Before we all get too euphoric, however, we should keep in mind that this turn about was strongly assisted by administration’s stimulus – specifically that tax credit for first time buyers. Once the effect of the tax credit wears off, as the number of people taking advantage of it dwindles, we will start to get a better indicator of just how resilient the turn around is.

Also, as I have argued before, there appears to be some ‘bottom feeding’ in the existing home sales numbers that have also shown some life: foreclosed homes constitute a very high percentage of sales, and therefore distort the figures somewhat. I think it quite possible that a similar effect is at work in the new homes data as well – in this case in the form of ‘distressed sales’ by builders who want to clear inventory. In fact the inventory of new homes awaiting sale dropped by about 4% last month, so the backlog is being cleared – at current sales levels there are a little under nine months worth of houses waiting to be sold, which is a marked improvement from the twelve months worth of inventory as recently as January. This elimination of unsold inventory will ultimately help put a floor under the fall in prices which have now fallen a further 12% in the last year.

What do we look for going forward?

  1. Will there be a continued reduction in inventories. I think so.
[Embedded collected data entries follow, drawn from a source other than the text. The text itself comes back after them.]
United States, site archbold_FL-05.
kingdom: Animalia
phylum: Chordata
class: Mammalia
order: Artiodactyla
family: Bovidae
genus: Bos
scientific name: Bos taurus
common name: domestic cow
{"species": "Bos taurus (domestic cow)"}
This will help firm prices.
  2. Then what happens when the tax credit is no longer a driver of sales: in other words, just how robust is the market without a government subsidy?
  3. When will the South stop its free-fall: the Southern region constitutes the bulk of all home sales, until there is a turn around there the national figures will remain weak.
  4. How will a continuing rise in unemployment affect the immediate future? This slight recovery in the market may turn out to be a temporary ‘blip’ if the underlying economy doesn’t perk up.
  5. How much lower will prices have to go? There is no doubt that part of the recovery in recent months has been driven by the abundance of price cutting. I expect the prices in the housing market in general to continue to drift down throughout the year before hitting bottom next spring. Don’t forget that the price adjustment has shown a marked regional effect: some regions have dropped like a stone while others are only now on the way down, so the national figures may continue to fall even though some areas show a much firmer trend.
  6. The ‘time unsold’ is still drifting upwards – this is the measure of how long it takes to sell a new home. It is now up to almost a year, and has been steadily creeping up all year. As long as this continues all the activity will center around clearing out old inventory: the number of new homes under construction is now down to 113,000, compared with 201,000 in June last year.
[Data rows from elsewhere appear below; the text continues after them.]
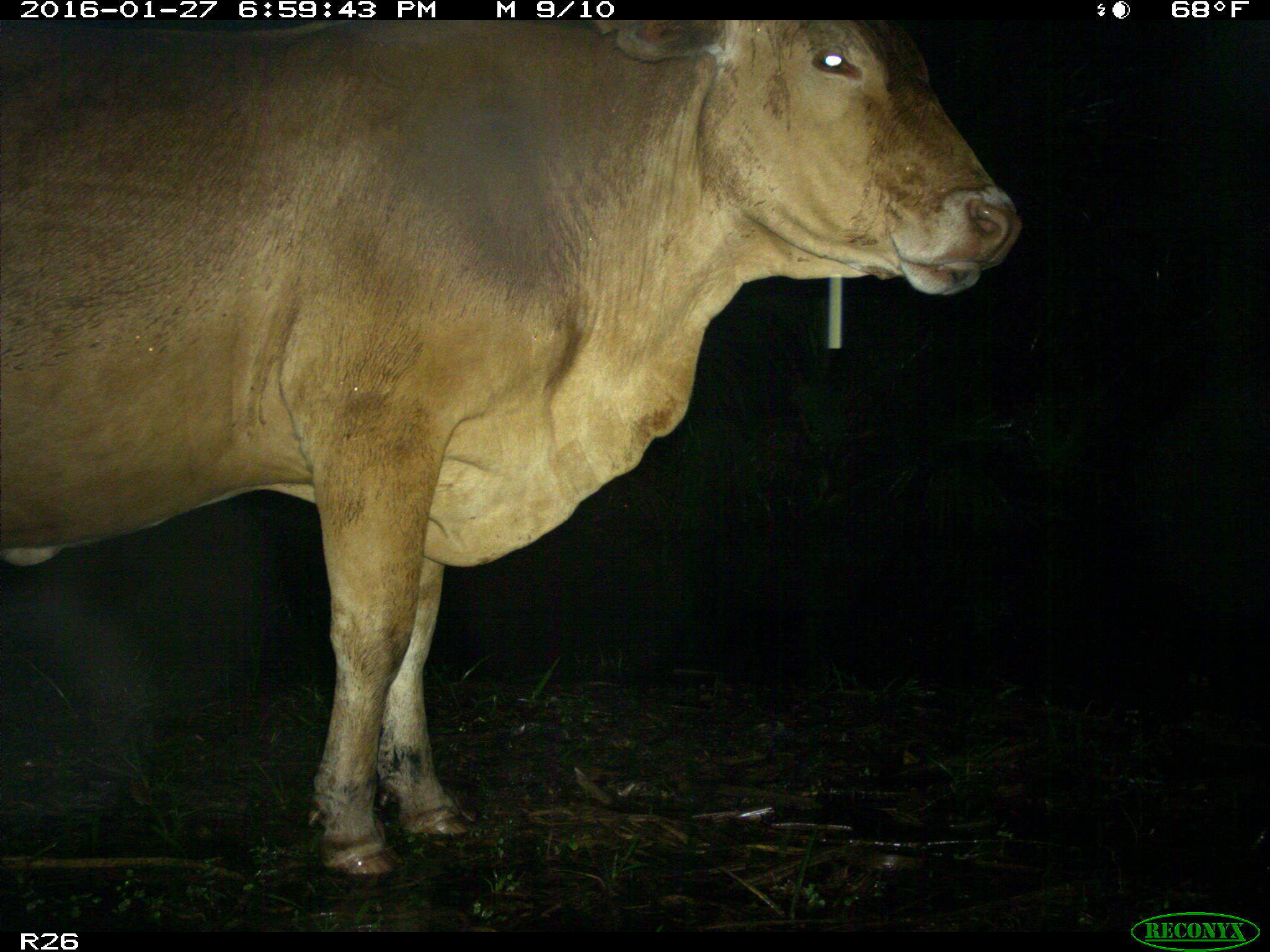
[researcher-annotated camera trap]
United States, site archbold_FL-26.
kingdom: Animalia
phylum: Chordata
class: Mammalia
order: Artiodactyla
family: Bovidae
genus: Bos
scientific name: Bos taurus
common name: domestic cow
All this implies that the market for new homes is settling in at a much lower level of activity. The bottom of the market is in sight, but there is no sign yet of growth. This is important because during most of the last business cycle construction provided one of the mainstays of job growth. So, by implication, a steady but low level of activity removes a very important job source from the economy.

Still it’s fun to report good news for a change.

Addendum:

A really interesting point made by Calculated Risk. There are most likely going to be ‘two bottoms’ in this real estate cycle: one for real estate investment and one for prices. This chart throws some historic perspective on the discussion. First it is clear that investment has now dropped to a very low level: as a percentage of GDP it is lower than at any time during the past forty years. And second, the cycle of price movements and investment movements are decoupled: the bottom for one is not necessarily the bottom for the other. In fact in the early 1990’s the bottom for real prices was a full five years after that of investment. The possible implication for us? That even though the housing industry might see some form of rebound in the near term, that does not mean prices will rebound. The price adjustment still appears to have more to go. Something worth thinking about.